Here are all available parameters you can include in the `input` object of your request.

| Parameter                  | Type                   | Default                                | Description                                                                                                                   |
| -------------------------- | ---------------------- | -------------------------------------- | ----------------------------------------------------------------------------------------------------------------------------- |
| `prompt`                   | `string`               | None                                   | Prompt string to generate text based on.                                                                                      |
| `messages`                 | `list[dict[str, str]]` | None                                   | List of messages with `role` and `content` keys. The model's chat template will be applied automatically. Overrides `prompt`. |
| `apply_chat_template`      | `bool`                 | `false`                                | Whether to apply the model's chat template to the `prompt`.                                                                   |
| `sampling_params`          | `dict`                 | `{}`                                   | Sampling parameters to control generation (see Sampling parameters section below).                                            |
| `stream`                   | `bool`                 | `false`                                | Whether to enable streaming of output.
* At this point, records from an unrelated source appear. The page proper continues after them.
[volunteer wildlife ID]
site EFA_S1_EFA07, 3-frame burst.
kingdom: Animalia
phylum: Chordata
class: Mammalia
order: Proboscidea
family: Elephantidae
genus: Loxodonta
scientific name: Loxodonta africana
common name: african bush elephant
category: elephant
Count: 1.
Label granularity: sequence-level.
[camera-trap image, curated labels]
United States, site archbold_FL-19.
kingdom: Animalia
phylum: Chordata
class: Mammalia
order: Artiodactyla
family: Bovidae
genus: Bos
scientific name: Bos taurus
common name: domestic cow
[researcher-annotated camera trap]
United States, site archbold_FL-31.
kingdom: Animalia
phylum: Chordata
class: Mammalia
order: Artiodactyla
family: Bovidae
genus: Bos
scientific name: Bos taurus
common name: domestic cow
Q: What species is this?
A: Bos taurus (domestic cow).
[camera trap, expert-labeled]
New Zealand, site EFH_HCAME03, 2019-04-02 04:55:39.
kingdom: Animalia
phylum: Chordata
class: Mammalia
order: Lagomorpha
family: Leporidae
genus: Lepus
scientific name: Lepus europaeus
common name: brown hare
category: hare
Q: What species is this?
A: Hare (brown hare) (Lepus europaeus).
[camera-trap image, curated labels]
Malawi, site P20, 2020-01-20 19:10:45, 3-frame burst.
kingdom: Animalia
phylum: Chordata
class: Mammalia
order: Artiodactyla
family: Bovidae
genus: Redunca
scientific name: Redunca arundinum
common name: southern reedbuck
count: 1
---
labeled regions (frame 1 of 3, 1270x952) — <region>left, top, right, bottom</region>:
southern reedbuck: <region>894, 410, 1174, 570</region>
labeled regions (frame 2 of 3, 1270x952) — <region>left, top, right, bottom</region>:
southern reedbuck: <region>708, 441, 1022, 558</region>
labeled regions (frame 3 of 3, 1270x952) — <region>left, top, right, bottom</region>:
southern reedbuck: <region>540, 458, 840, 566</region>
If `true`, responses are streamed as they are generated.                               |
| `max_batch_size`           | `int`                  | env `DEFAULT_BATCH_SIZE`               | The maximum number of tokens to stream per HTTP POST call.                                                                    |
| `min_batch_size`           | `int`                  | env `DEFAULT_MIN_BATCH_SIZE`           | The minimum number of tokens to stream per HTTP POST call.                                                                    |
| `batch_size_growth_factor` | `int`                  | env `DEFAULT_BATCH_SIZE_GROWTH_FACTOR` | The growth factor by which `min_batch_size` multiplies for each call until `max_batch_size` is reached.                       |

## Sampling parameters

Sampling parameters control how the model generates text. Include them in the `sampling_params` dictionary in your request.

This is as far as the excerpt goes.